● DIRECTIVE 1:
Reproduce the oil taxation hearing transcript from "Chairman: This is" up to and including "to future investment?", substituting "field allowance" for "value allowance".
● DIRECTIVE 2:
Write the next part of the oil taxation hearing transcript, starting after its final line.

● PROVIDED TEXT:
Chairman: This is clearly all part of the fiscal and regulatory approach.

Q144 Sir Robert Smith: You have made a strong case that with extra incentives there is a rosier future, more jobs sustained, more energy supply and more long-term tax revenues. Have you thought about what level that value allowance should be pitched at to make a meaningful difference to future investment?

Mr Webb: High, as high as possible. I think it should be set at such a level that it takes supplementary corporation tax off. There is a problem here as well. You may have heard some very big numbers being floated around and you need to be careful about that. You need to set the value allowance so high to produce an after-tax effect that is quite restrictive really. I would not want anyone to think that when Professor Kemp was talking about 100 million or whatever that means there is 100 million of value allowance going to be paid to oil companies, it does not work that way. I think 100 million produces an after-tax effect of about ten million. That is another issue. We did say to the Government that the value allowance is not our preferred way of dealing with this because we think it adds further complexity to the taxation system, but they have persuaded us that is the only game in town and that is why we continue to talk to them on that and we want to be as constructive about it as we can, but it should be big.

Q145 Sir Robert Smith: You are engaged in negotiations on bringing forward the exploration relief to try and get the cash flow to smaller companies sorted.

Mr Webb: We certainly are, yes.

Q146 Sir Robert Smith: On the narrow question of whether there should also be incentives for incremental developments on existing hub platforms, a lot of this tax consultation discussion started in a different climate where there was a recognition by Government and industry that there were smaller fields, cost challenges and so on, but the snowball increased in size as the credit crunch hit and now we are seeing things that were being discussed in a calmer environment being needed as tools to rescue things in a really quite serious situation. Do you think there needs to be that extra incentive to get those hubs protected by encouraging incremental investment on them?

Mr Webb: Yes, I think there is a case for saying all new projects is what we should be stimulating now. If we go back to that point, we need to be sending a very clear signal that this mature UK offshore province is a competitive place to come and invest in and it is active and open for business. The industry can do its part on that but, frankly, as we said in our submission, we have a fiscal regime that is no longer fit for purpose and it needs to be changed rather urgently.

● DATASET EXCERPT:
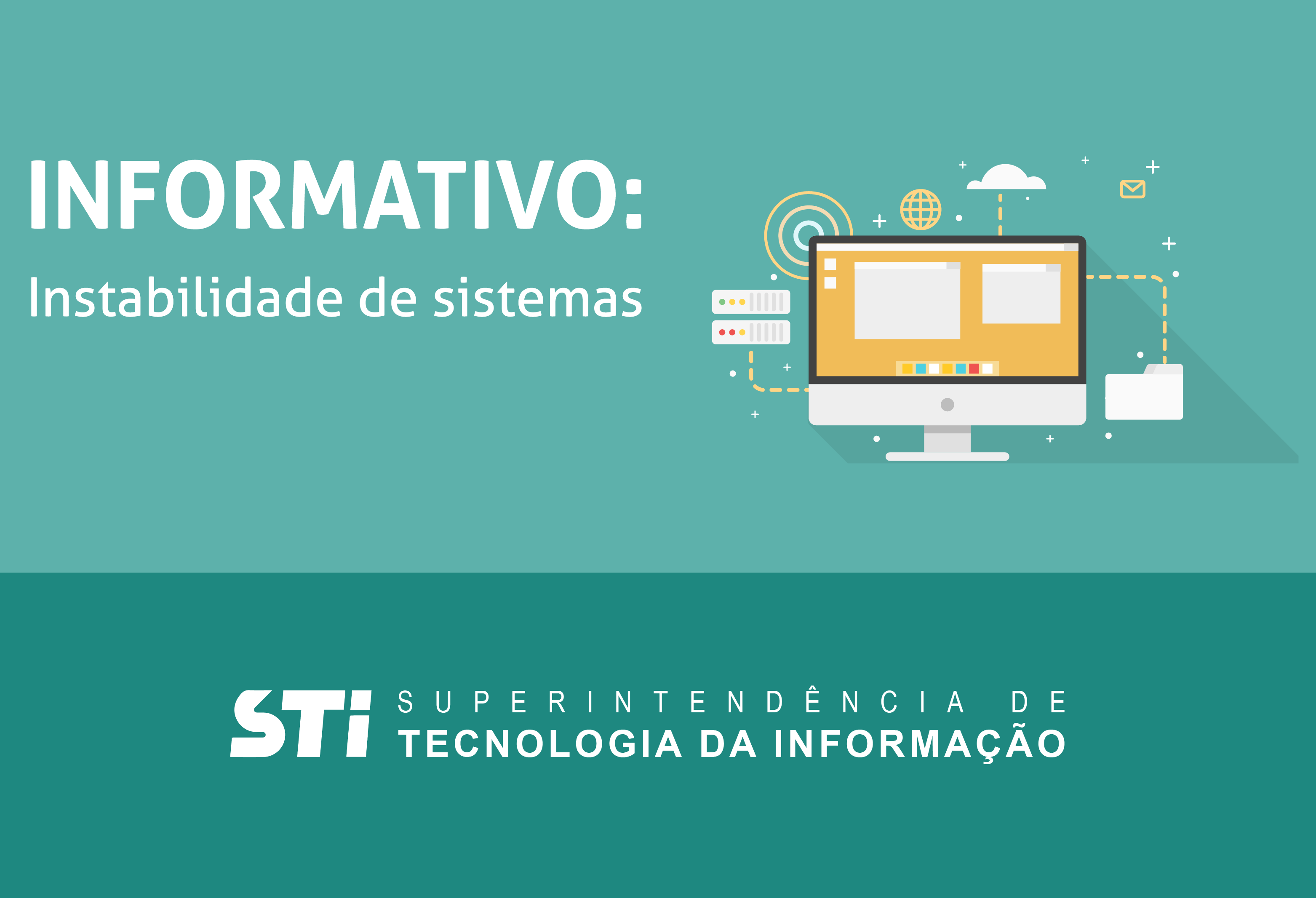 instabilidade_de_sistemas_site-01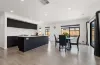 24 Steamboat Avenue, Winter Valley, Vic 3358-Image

● EXPECTED ANSWER 1:
Chairman: This is clearly all part of the fiscal and regulatory approach.

Q144 Sir Robert Smith: You have made a strong case that with extra incentives there is a rosier future, more jobs sustained, more energy supply and more long-term tax revenues. Have you thought about what level that field allowance should be pitched at to make a meaningful difference to future investment?

● EXPECTED ANSWER 2:
Q147 Sir Robert Smith: We are a new Committee because there is a new Deprtment and all sides have welcomed the fact we now have a Secretary of State who is a champion for energy and climate change and that is bringing together two departments that should be together.

Mr Webb: We lobbied for it. I cannot say that we affected the result of it!

Q148 Sir Robert Smith: You have expressed concern about it being under-resourced and you think the 60 million from the licence fees should be doing more to give resources to the Department. What are the problems you are experiencing because of what you see as under-resourcing?

Mr Webb: I have to be careful here. We deal with a lot of very dedicated, hardworking civil servants and I would say we see them working too hard these days really. The system feels like it is under strain and under stretch. There are a few people we deal with and we see them having to deal with everything more or less and I do think there is a problem. I cannot quote you figures, but I think there are unfilled vacancies within the oil team and I have concerns as to the resources that are available to that team. I also have another concern that with the splitting out of this new Deprtment we are now going to have another departmental bureaucracy put on top of that Department and I hope they are not playing the zero sum game and we find more resource is taken away from the front facing people within the Deprtment and goes back into the bureaucracy. You mentioned the 60 million number and I do not know if you saw it but last year The Guardian produced an excellent chart showing what total Government expenditure was on a departmental basis, a total of 586 billion for the year 2007, and when you looked at BERR, the Department for Business, Enterprise and Regulatory Reform, which was where energy was before, the total spend was 8.3 billion but 7.3 billion of that was going to nuclear decommissioning. When you looked further down you saw that energy supply and clean energy was a total of 0.068 billion, which is 68 million, which did not seem to me to be an awful lot. That is why we are interested in that 60 million number. It looked like the licence fees being paid for the North Sea were financing the whole of the energy section of BERR and I do wonder what is happening within DECC. We support DECC, but DECC has got to be able to deliver and has got to have the right resources to do that.

Q149 Sir Robert Smith: One other thing on the new Department and its role. One of the jewels in the crown of the North Sea has been the huge expertise built up there that has now earned a worldwide reputation and a big export market, so there are the jobs that have come on the back of the North Sea, we get the security of supply and the tax revenues and the jobs, but do you have any concern that when energy was in BERR it was in a department that was also thinking of economic development and jobs? Do you still feel that there is a champion within Government for that export, skills and jobs side of the industry and the benefit that brings to the economy?

Mr Webb: That is a very good point and I am not sure that we have linked up correctly with that yet. I think it is in BERR, but we have not found it yet and we should find it. You are right, there could be a diffusion of attention there as well. I was surprised to see the other day that there is an energy section still within BERR, I am not quite sure what it is doing but maybe that is the section we go through and look for some help on that.

Q150 Chairman: Can I press you on one point in your submission about the EU ETS? You expressed concern that the next phase could reduce production, presumably because of the auctioning?

Mr Webb: Yes.

Q151 Chairman: First of all, do you not think auctioning is the fairest way? Secondly, do you not see that there are potential benefits from a rise in carbon prices, particularly in terms of driving a number of changes in production methods and also the potential for CCS storage in the future?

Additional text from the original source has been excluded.